COFFEE TIME: A scene out of the popular U.S. sitcom Friends (CFP)

Shi Hailin, an investment project manager in Beijing, echoed Qi, noting that the sharp difference is a result of different production models. "In China, all the episodes were produced before being sold to TV stations for broadcast. Good or bad, as long as it is allowed to be aired, it will be broadcast to the end," Shi said. "In the United States, the destiny of TV dramas is determined by audience ratings. If ratings fall, the show faces cancellation. It's brutal competition. That's why U.S. screenwriters exhaust themselves with their wild imaginations."

Another attractive element for Chinese viewers is that shows can carry on for many seasons, allowing for viewers to better connect with the characters. In China, however, TV shows are often broadcast in their entirety within a month. Cultivating fan loyalty thus becomes difficult.

How are they affected?

The prevalence of American TV dramas has already weaved great power in the daily lives and social discourse of the Chinese people.

Zheng Yunfeng, an anchor with China Radio International (CRI), is a huge fan of American television. Shows he enjoys include The Big Bang Theory, Gray's Anatomy, Chuck and The Bible. Today, watching American TV dramas accounts for one third of Zheng's English learning time.

Shi also benefits a lot in terms of building language skills from watching American TV shows. Friends is also his favorite.

"At first, I would only watch it with Chinese subtitles.
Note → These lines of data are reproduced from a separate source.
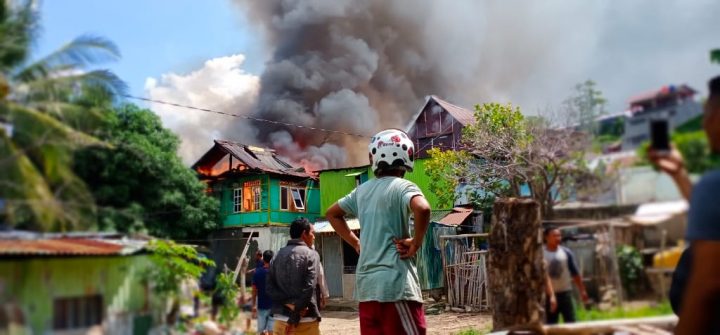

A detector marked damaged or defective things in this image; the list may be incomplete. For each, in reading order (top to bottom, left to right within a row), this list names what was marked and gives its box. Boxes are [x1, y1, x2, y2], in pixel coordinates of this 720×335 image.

rusty metal roof [436, 207, 476, 226]
rusty metal roof [0, 239, 145, 258]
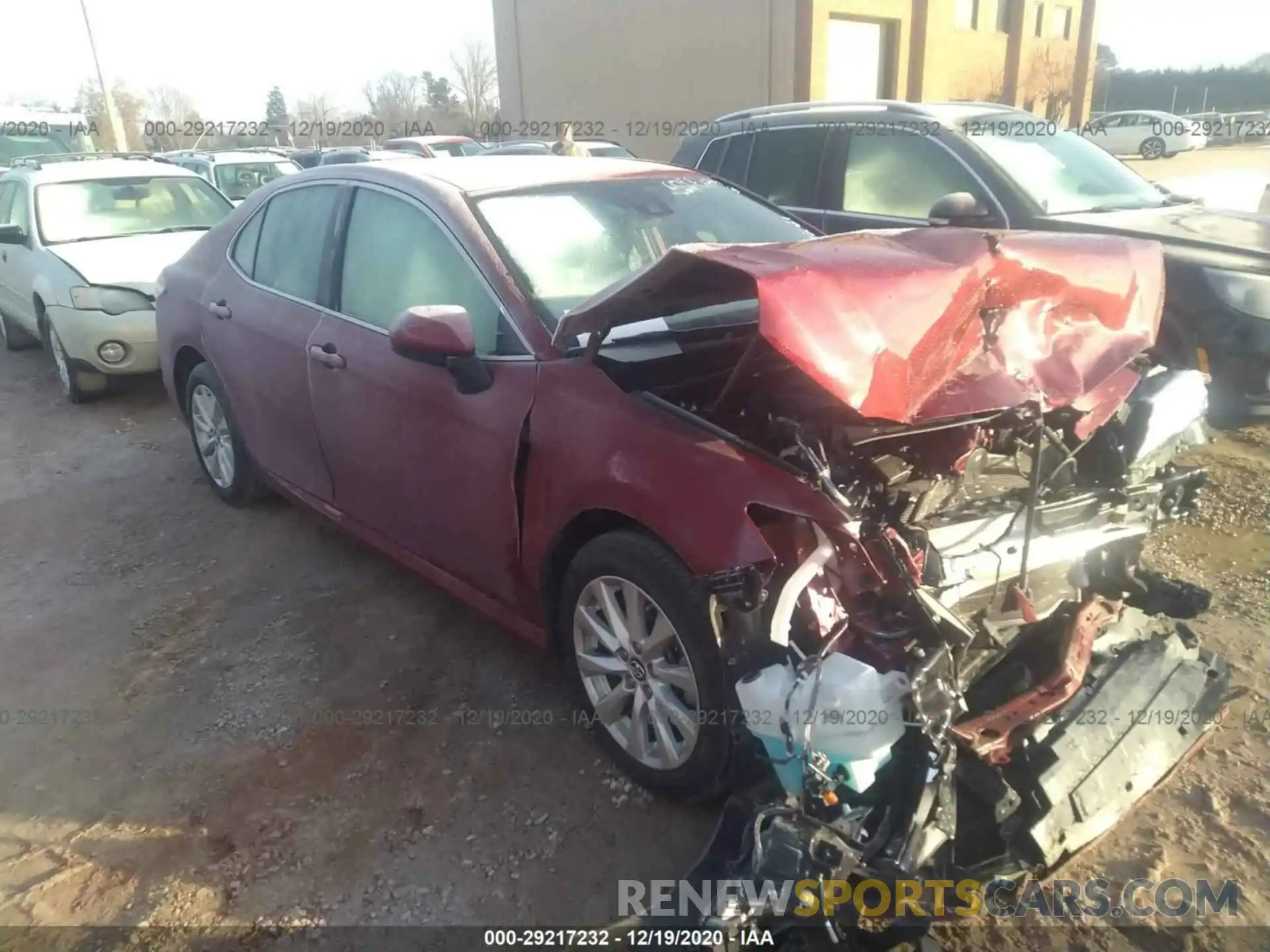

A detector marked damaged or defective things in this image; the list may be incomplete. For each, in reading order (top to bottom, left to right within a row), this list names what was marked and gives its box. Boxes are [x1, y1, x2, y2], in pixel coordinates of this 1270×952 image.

crumpled hood [48, 230, 206, 290]
crumpled hood [550, 227, 1164, 420]
severe front damage [574, 229, 1228, 947]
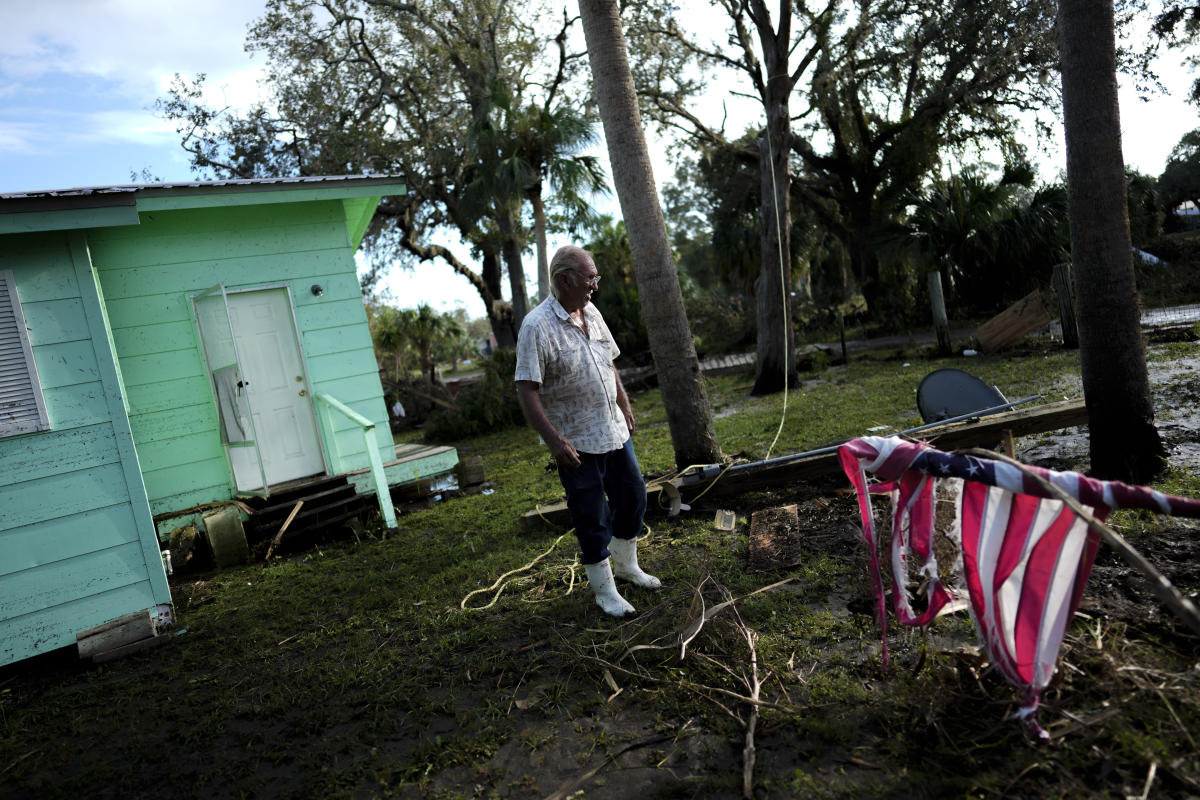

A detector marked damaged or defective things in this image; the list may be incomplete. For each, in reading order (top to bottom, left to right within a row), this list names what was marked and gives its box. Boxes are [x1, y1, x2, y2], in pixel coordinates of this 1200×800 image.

Later, I would watch it with English subtitles. Finally, I could understand most of it without subtitles," he said.

For Li Xiaoyu, a Beijing-based girl working in the legal fields and also one of the partners of Monica's Home, watching American television helped her to adapt culturally when she moved to the United States to study for a year.

"At first, I couldn't understand the logic of sitcoms. I couldn't see why they were funny at all," she said. "Then one day, I was in a gym using the treadmill and watching The Big Bang Theory. I laughed so hard that I fell off.

"This turned out to be very helpful for me to adapt to U.S. society when I later went to the country for further study," she said. "When my teacher told me a joke, I knew why it was funny."

Shi agreed with Li, saying that American TV dramas are a faster channel for people to learn about U.S. culture. "For instance, through dramas featuring superheroes, you can learn about the comics industry in the United States. By watching The Vampire Diaries, you learn more about folklore in the Western world."

Zheng adds that in addition to knowing about Western culture, he aspires to live the lives of his favorite show's characters. "When watching Friends, I tell myself this is my dream life!" he said. "I have similar friendships to those on the show. We have also talked a lot about the six of us living together renting a big apartment, or living near each other. But in real life, it's difficult for us to do that, especially when we work in different districts in such a big city as Beijing."

"I am most impressed by the friendship between them," he adds, "They help each other get through hardships and joys. I share the laughter and tears of the show," he said.

Coffeehouse owner Wu agreed. "American shows have a positive energy about them. If you are unhappy, watching several episodes of Friends can really cheer you up."